HWCloudEngine / storage-gateway

storage gateway to adapt cloud storage to replicate/snapshot/backup to other different cloud storage.
7 stars 10 forks source link

SG Volume API: Enable SG/Disable SG/Attach/Detach #5

Open yinweiishere opened 8 years ago

yinweiishere commented 8 years ago

Background: SG is an additional service beyond existed cinder volume types (backends provided by various storage providers) to complete cross clouds DR capability of the existed volumes .

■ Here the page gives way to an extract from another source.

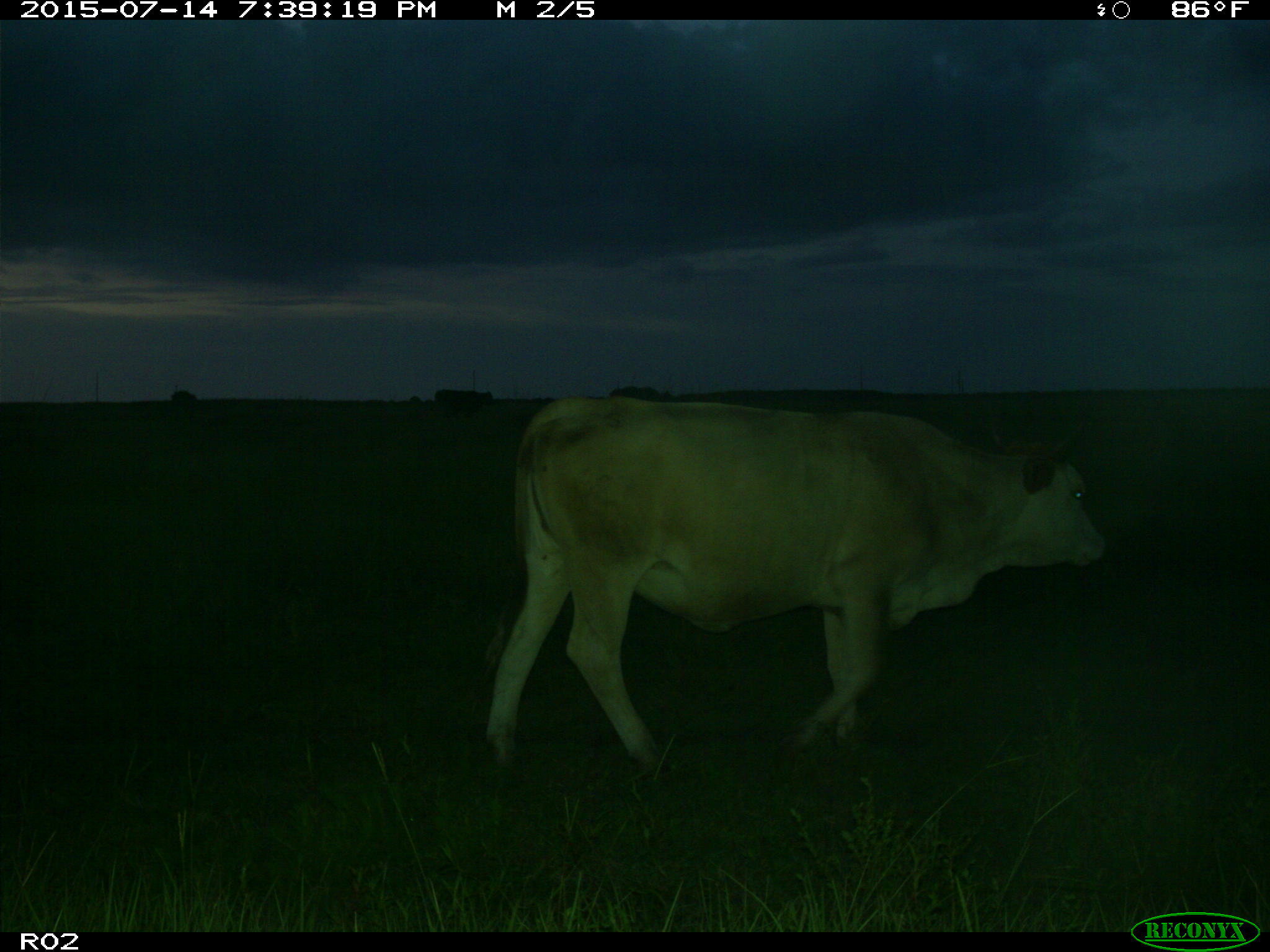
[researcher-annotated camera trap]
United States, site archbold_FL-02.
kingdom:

Enable volume with SG: When user chooses to create a volume with its volume type, say lvm, EBS, if the volume type is not capable of backup/replicate/snapshot across cloud, user could enable SG service with this volume (SG service could only be enabled with a volume in 'available' status). Enable SG service on a existed specific volume means take an existed volume under the management of SG. This operation will trigger SG to scan the snapshot of existed volume (optimized with file system) and hook its IO to SG; This operation takes some time for snapshot retrieval, and thus there will be a status transition: available->SG enabling->available; Create a volume together with SG service enabled means create original volume and hook its IO with SG (this will be implemented first); The config of whole SG service will define the destination of replicate/backup; This operation will be covered in creating and attaching;

Disable volume with SG: User could disable SG service on a specific volume, only available volume could apply this disable SG operation. To detach a SG enabled volume, SG will first flush all journals to original volume without more incoming write IO requests. To disable SG on an available volume, it will de-hook/detach the volume from SG;

SG control cmd Enable Disable

yinweiishere commented 7 years ago

Issue: How to attach original volume to SG client?

Background:

Now we have 'enable/disable SG' on cinder service. This is because we need control cinder status during SG service enabling/disabling procedure, say, detach volume should be notified to SG service in case it's enabled there. Same like attach, delete volumes.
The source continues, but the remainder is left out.